La deuxième partie est consacrée à la technique de traduction et au style de la version grecque ; sont analysées quelques modifications textuelles mini-males dans le texte d’Isaïe, qui permettent au traducteur de donner une image un peu plus optimiste de Dieu et d’insister sur l’amour du Créateur envers son peuple. Ensuite est étudié le procédé de la transcription phonétique appliquée pour conserver en grec quelques indices phonétiques du texte hébraïque. Une dernière inter-vention insiste sur le souci du traducteur des Juges d’offrir un texte doté de sens, qui puisse être lu et compris par les lecteurs hellénistiques ; elle signale aussi que la scène de divertissement du chapitre 16 est transformée par la traduction en une scène de moquerie, de telle sorte que le héros Samson est dépeint comme la victime des Philistins.

La troisième partie concerne la critique textuelle et l’histoire du texte biblique. Les interventions mettent ici en valeur les différentes recensions des livres bibliques. La version grecque de Jérémie permet de résoudre quelques problèmes de datation des oracles ; de même l’histoire du texte scripturaire et des versions grecques présente pour Daniel l’intérêt d’éclairer le processus de composition du recueil, en particulier l’incor-poration tardive des chapitres 5-6, ainsi que l’historicisation de ce recueil, avec l’ajout des noms des rois ; enfin, on montre comment les différents états rédactionnels d’Aggée doivent être perçus comme autant de traces anciennes du développement littéraire du texte hébreu.

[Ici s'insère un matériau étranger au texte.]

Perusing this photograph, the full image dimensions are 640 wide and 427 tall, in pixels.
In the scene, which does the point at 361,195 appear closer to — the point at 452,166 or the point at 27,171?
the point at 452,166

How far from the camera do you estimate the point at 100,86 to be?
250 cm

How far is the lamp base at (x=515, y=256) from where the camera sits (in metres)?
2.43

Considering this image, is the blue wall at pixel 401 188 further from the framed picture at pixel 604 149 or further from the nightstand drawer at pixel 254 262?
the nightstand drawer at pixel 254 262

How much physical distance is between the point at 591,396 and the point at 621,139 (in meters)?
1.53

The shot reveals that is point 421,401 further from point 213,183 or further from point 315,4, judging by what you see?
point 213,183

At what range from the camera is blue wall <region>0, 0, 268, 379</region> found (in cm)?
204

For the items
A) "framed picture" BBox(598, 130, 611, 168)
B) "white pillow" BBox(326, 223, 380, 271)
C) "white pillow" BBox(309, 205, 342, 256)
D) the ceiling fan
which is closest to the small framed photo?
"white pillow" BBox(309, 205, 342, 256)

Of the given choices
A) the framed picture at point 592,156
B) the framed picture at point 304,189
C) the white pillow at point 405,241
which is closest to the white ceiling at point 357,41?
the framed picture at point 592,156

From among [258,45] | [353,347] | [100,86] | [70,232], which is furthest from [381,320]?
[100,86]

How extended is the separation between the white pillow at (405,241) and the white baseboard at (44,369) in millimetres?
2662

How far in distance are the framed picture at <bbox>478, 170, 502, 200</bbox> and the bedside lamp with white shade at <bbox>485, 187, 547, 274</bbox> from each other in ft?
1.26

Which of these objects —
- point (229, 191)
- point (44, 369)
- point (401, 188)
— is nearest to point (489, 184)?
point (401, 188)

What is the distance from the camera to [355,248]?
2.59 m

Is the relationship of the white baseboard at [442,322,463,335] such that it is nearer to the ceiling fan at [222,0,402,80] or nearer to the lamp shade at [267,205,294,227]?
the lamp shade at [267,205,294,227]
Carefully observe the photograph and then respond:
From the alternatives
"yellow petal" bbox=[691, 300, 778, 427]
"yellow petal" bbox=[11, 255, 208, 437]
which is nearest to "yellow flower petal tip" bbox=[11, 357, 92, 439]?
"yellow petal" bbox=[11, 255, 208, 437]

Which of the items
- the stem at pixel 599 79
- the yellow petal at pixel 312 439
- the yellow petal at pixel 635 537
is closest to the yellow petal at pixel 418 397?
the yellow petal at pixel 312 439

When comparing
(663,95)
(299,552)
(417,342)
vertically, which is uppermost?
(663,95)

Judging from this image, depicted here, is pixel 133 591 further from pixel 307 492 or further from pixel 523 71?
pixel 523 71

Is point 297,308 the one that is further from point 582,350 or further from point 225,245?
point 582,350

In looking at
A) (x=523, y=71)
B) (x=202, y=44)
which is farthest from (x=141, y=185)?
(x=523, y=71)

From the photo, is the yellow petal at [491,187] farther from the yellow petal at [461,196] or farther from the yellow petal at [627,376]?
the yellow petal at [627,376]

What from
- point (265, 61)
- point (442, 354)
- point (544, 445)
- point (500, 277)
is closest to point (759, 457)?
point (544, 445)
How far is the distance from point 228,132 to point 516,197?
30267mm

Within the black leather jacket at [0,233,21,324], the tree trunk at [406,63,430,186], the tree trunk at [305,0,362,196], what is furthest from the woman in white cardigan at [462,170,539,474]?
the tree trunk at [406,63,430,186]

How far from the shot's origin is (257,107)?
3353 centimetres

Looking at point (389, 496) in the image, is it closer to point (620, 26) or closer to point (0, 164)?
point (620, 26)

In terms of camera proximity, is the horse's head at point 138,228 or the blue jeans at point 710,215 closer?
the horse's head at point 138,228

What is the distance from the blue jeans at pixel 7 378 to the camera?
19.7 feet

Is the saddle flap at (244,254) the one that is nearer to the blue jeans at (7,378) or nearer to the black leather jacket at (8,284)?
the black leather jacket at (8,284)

La dernière partie est consacrée à la réception de la Bible grecque dans le judaïsme et le christianisme anciens à travers trois contributions, sur la prière de Manassé – une fantaisie linguistique pour chanter la miséricorde de Dieu –, sur l’interprétation patristique de quelques mots hébraïques de la LXX , et sur le Psautier, dont il nous est offert une rapide synthèse de l’histoire de la réception.

Cet ouvrage, destiné davantage à des spécialistes qu’au grand public, permet d’avoir un riche aperçu sur les différentes disciplines dont l’ancienne version grecque de la Bible nécessite la mise en œuvre, ainsi que sur les lumières qu’elle leur apporte dans les domaines suivants : linguistique, stylistique, critique textuelle, réception du texte.